* GIVEN PROBLEM
In the forum thread comparing rogue and ranger damage, how much damage does the 2nd-level goblin rogue with a rapier deal on a hit?

I haven't compared all the encounters and dailies yet, but good powers are just as important as raw damage from at-wills.  I'm not saying the rogue isn't the best of the strikers damage-wise, but the classes still seem pretty comparable to me.


----------



## Forrester (Jun 13, 2008)

The Grackle said:
			
		

> The rogue can only use Deft Strike or Sly Flourish At-Wills w/a ranged weapon, both of which target AC.




Nope, both are ranged or melee. 

2nd level goblin rogue is going to be using his rapier and doing 3d8+7  when attacking vs AC. That's 20.5 damage on a hit. The twin-striking ranger is doing less damage even if he hits TWICE. Sorry Mr. Ranger but you kinda bite . . .

EDIT -- meh, thinking about this a little more, I don't know I'm 100% sure that the ranger *completely* bites. He's doing maybe 20% less damage against the average foe, but that's not an outrageous disadvantage. Figuring the ranger is doing 2d10+d8 with two hits, and if he only hits once, the nice thing is he still gets that d8, so you can't do a pure comparison of 15.5 damage for the ranger with 20.5 damage for the rogue -- turns out that's only applicable if you hit every round.

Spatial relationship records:

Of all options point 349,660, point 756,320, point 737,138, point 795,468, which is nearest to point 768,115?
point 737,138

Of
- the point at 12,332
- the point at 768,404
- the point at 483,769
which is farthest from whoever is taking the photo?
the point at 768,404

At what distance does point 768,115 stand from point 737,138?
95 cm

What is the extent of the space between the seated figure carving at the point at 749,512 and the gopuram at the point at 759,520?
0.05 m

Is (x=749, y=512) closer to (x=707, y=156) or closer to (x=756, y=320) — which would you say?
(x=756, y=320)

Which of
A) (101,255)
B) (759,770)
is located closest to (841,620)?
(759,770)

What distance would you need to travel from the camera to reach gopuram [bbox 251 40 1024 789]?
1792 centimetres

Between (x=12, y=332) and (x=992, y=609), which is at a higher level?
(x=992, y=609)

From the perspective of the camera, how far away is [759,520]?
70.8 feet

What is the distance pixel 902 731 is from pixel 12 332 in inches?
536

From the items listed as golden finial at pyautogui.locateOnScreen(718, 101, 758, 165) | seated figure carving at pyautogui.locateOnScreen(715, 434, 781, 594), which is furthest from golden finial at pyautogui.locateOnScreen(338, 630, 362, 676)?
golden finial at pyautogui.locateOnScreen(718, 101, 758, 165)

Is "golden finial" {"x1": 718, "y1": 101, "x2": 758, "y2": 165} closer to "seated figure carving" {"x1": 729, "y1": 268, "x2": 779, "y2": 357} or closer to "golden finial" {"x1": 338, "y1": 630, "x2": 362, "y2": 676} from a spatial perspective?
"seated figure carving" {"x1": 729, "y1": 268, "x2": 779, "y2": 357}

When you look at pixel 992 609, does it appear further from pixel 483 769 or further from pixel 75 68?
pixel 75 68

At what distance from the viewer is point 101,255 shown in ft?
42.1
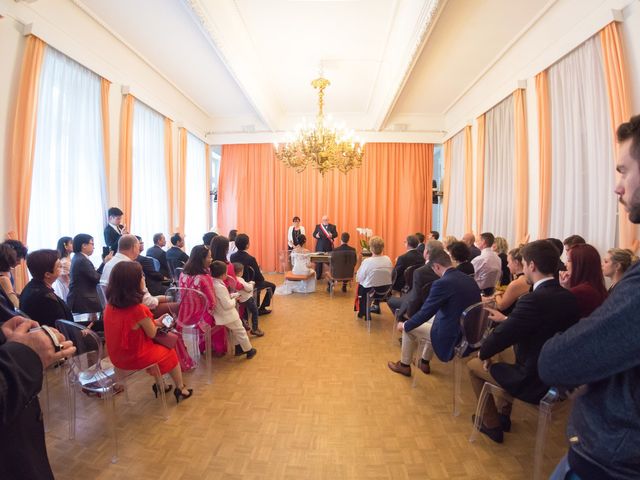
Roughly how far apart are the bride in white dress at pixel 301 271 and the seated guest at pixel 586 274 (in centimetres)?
408

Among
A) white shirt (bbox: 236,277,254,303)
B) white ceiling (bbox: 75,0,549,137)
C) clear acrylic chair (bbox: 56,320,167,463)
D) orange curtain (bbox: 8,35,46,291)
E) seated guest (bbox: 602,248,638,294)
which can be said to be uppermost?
white ceiling (bbox: 75,0,549,137)

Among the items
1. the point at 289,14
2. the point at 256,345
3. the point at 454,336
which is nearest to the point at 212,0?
the point at 289,14

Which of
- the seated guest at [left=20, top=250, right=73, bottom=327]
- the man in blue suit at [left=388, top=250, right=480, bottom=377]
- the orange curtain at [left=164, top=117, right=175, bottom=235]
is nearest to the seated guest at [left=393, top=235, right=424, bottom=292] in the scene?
the man in blue suit at [left=388, top=250, right=480, bottom=377]

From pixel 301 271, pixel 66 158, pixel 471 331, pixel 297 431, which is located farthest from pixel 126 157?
pixel 471 331

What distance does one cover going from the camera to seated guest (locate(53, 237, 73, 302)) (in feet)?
10.6

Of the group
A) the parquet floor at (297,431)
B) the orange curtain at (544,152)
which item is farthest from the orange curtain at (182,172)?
the orange curtain at (544,152)

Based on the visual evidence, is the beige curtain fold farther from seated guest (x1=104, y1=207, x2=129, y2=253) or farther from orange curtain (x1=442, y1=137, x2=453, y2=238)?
seated guest (x1=104, y1=207, x2=129, y2=253)

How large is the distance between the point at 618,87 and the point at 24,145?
19.9ft

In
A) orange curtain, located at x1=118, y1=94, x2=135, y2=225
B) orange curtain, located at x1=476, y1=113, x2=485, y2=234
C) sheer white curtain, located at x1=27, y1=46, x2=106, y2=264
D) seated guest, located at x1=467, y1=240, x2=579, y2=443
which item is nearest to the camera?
seated guest, located at x1=467, y1=240, x2=579, y2=443

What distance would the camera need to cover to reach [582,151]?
11.5ft

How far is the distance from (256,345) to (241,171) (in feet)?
19.5

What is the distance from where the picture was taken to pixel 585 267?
2244 mm

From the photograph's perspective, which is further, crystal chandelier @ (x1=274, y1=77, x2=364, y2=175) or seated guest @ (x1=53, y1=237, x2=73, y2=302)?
crystal chandelier @ (x1=274, y1=77, x2=364, y2=175)

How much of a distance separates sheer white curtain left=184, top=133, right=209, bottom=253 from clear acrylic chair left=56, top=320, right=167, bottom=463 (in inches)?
208
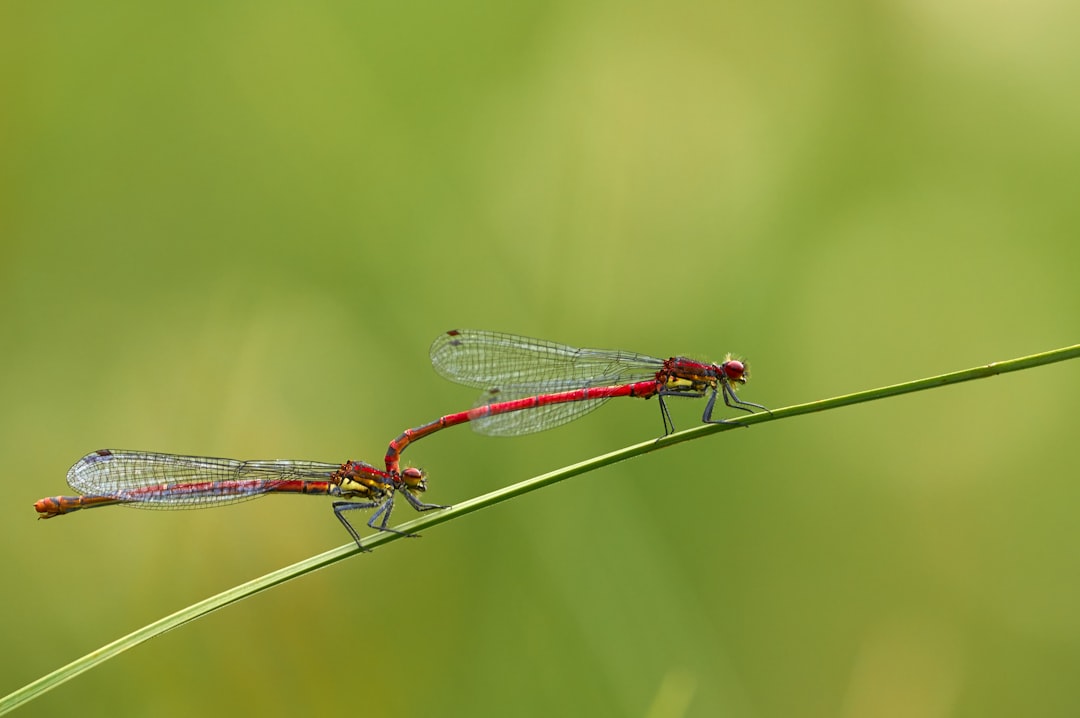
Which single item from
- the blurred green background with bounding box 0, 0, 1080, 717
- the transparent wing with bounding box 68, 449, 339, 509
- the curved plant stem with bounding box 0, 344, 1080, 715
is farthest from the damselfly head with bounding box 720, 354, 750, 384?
the transparent wing with bounding box 68, 449, 339, 509

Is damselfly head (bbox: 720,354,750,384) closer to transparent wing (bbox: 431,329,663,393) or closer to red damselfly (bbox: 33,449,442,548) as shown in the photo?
transparent wing (bbox: 431,329,663,393)

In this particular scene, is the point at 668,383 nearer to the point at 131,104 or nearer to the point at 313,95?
the point at 313,95

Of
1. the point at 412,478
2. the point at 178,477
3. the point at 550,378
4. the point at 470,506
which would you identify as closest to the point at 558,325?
the point at 550,378

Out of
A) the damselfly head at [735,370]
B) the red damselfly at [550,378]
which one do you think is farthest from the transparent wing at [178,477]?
the damselfly head at [735,370]

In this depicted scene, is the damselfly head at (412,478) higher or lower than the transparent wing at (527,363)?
lower

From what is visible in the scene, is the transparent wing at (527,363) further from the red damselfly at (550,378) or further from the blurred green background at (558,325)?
the blurred green background at (558,325)

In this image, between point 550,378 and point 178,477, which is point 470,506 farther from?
point 178,477

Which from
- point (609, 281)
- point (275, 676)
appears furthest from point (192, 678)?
point (609, 281)
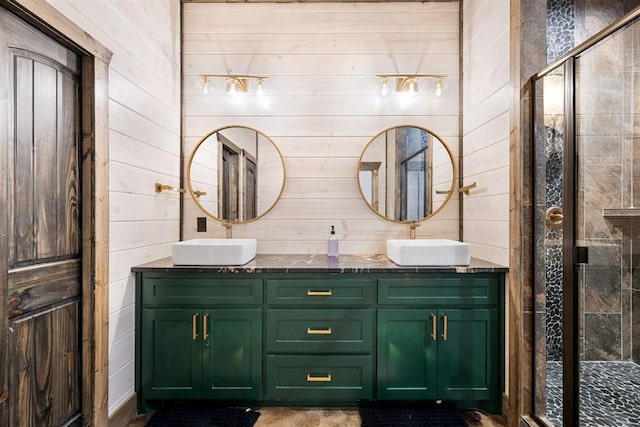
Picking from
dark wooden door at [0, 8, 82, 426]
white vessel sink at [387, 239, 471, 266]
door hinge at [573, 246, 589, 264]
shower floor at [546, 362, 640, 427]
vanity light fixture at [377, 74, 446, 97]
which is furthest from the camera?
vanity light fixture at [377, 74, 446, 97]

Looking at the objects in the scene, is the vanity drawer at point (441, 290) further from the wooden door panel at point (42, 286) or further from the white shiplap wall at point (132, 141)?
the wooden door panel at point (42, 286)

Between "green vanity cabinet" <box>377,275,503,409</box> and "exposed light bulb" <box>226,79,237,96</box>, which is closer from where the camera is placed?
"green vanity cabinet" <box>377,275,503,409</box>

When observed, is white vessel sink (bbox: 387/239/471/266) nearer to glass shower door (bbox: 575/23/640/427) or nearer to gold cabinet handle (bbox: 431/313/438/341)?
gold cabinet handle (bbox: 431/313/438/341)

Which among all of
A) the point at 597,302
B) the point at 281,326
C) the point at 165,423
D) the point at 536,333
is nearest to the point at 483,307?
the point at 536,333

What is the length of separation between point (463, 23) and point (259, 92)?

* THE OUTPUT
3d8+7, which is 20.5 damage on a hit.